Black Hat MEA cybersecurity conference continued in Riyadh on 03 December 2025 with its second day focused on competitive hacking challenges and practical threat simulations. The event, according to organizers, hosts what they describe as the world’s largest Capture the Flag (CTF) competition alongside hands-on maritime security exercises and executive-level strategy sessions.


Key Takeaways

  • Three-day CTF competition tests ethical hacking skills across web exploitation, forensics, and cryptography categories
  • Ship Spoofing simulation demonstrates vulnerabilities in maritime navigation systems
  • Industry leaders emphasize AI’s evolving role as critical infrastructure requiring new security frameworks

CTF Competition Enters Second Day

Thousands of cybersecurity specialists are participating in a three-day jeopardy-style CTF tournament at Black Hat MEA, according to event organizers Tahaluf. The competition tests skills across multiple categories including web exploitation, PWN, forensics, reverse engineering, and cryptography.

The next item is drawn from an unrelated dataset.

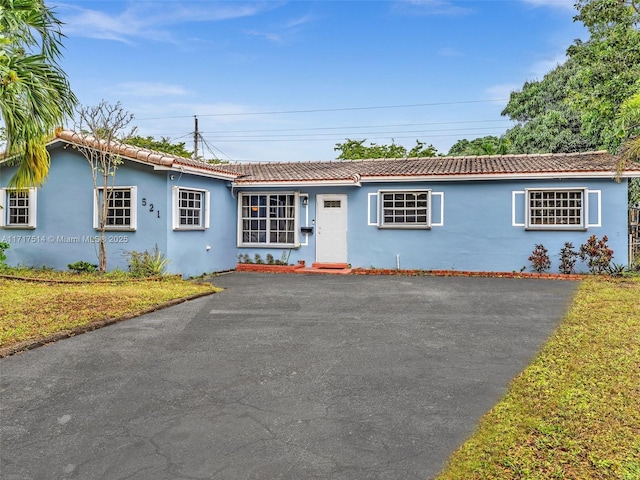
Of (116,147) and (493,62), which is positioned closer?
(116,147)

The finale is scheduled for 04 December, with remaining challenges potentially determining final rankings.

Running concurrently, the Bug Bounty Cup allows participants to identify vulnerabilities in live targets. Competitors are racing to surface critical security flaws, with final results expected on the event’s closing day.

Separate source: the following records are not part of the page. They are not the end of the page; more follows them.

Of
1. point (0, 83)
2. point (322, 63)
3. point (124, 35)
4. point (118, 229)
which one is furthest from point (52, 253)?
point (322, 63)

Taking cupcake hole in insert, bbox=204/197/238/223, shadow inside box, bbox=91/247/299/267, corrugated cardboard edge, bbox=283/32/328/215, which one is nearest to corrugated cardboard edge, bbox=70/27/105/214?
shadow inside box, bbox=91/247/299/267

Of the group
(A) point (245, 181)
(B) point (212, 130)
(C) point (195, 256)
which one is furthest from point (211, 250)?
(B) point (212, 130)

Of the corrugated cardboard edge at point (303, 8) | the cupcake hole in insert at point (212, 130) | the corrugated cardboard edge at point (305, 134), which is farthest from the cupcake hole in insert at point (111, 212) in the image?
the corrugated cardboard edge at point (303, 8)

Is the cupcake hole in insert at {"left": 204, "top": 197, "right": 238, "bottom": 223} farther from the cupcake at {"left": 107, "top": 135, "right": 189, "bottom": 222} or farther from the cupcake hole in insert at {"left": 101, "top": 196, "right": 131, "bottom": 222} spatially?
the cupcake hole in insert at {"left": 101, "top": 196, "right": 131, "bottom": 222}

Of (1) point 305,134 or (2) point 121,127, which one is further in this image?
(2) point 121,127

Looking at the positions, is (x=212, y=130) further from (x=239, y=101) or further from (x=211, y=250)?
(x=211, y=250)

Maritime Security Takes Center Stage

The Ship Spoofing simulation emerged as a major attraction on day two. Participants received briefings on how navigation systems on modern vessels can be manipulated through corrupted data streams. Additionally, the simulation demonstrated how single injected signals can redirect or disable critical systems.

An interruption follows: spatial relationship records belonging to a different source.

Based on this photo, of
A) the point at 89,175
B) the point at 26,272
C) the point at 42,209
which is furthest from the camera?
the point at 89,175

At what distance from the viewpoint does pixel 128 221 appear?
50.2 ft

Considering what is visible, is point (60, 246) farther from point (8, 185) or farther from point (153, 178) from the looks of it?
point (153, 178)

Inside the live environment, attendees observed ships deviating from courses in real time as spoofed coordinates altered route logic. The exercise highlighted maritime transport as a high-value target for cyberattacks and exposed gaps in sector defenses.

AI Security and Defense Modernization

Anne Marie Zettlemoyer of the National Security Institute addressed AI’s transformation into critical infrastructure. “The systems we defend and the speed at which we defend them have changed more in the past couple of years than in the previous twenty,” she said during her session. Furthermore, she challenged attendees to define responsible AI security frameworks.

Charles Forte, Director General and CIO at the UK Ministry of Defence, outlined defense priorities for expanding attack surfaces. He emphasized three focus areas: process discipline, investment in AI-era defense capabilities, and supply chain scrutiny equivalent to internal system oversight.

Derek Cheng, CISO at Deliveroo, led a session on the CISO Maturity Model. He explored how security leaders measure influence, scale governance, and evolve from technical operators into board-level decision-makers.

What’s Next

Black Hat MEA concludes on 04 December with advanced research presentations, final CTF and Bug Bounty Cup rounds, and strategy discussions. The closing day will determine competition winners and feature new security disclosures, according to organizers.

Steve Durning, Portfolio Director of Black Hat MEA at Tahaluf, said the activity-led experiences demonstrate how hands-on environments pressure-test theoretical concepts against real attack scenarios.